### Exercise prompt:
Copy the records word for word, starting at the line that contains "The camera that" and ending at the line that contains "Relative to the", with both of those lines included.
+++ Records for the task +++
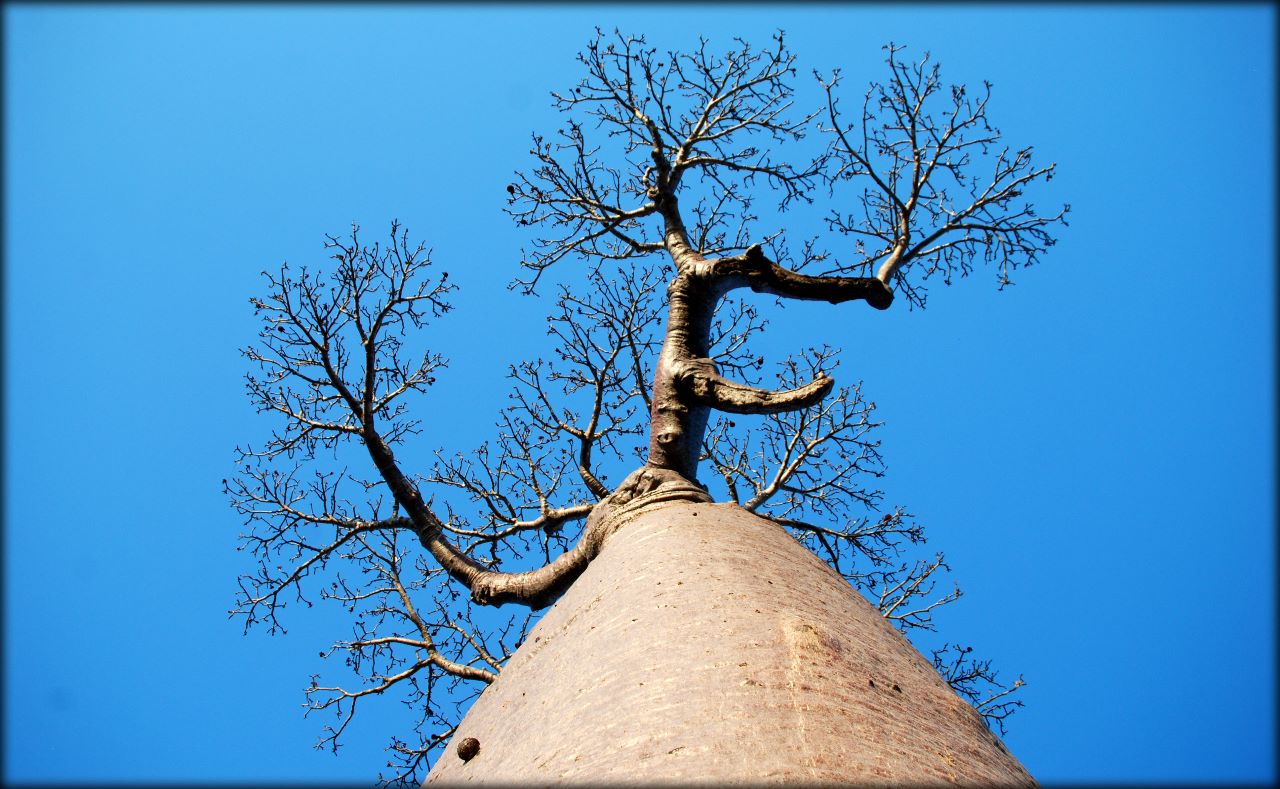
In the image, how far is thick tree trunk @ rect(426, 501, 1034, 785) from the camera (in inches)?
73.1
+++
+++ Records for the task +++
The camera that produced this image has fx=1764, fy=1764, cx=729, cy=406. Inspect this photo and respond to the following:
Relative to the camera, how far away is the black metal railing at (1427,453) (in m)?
+++
+++ Records for the task +++
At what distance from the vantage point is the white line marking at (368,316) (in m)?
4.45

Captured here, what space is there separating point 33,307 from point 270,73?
+++
### Solution to this exercise:
The camera that produced this image has fx=1764, fy=1764, cx=729, cy=406. Inspect this photo and respond to the following:
Relative to the camera, how far away is the black metal railing at (1427,453) (in m)?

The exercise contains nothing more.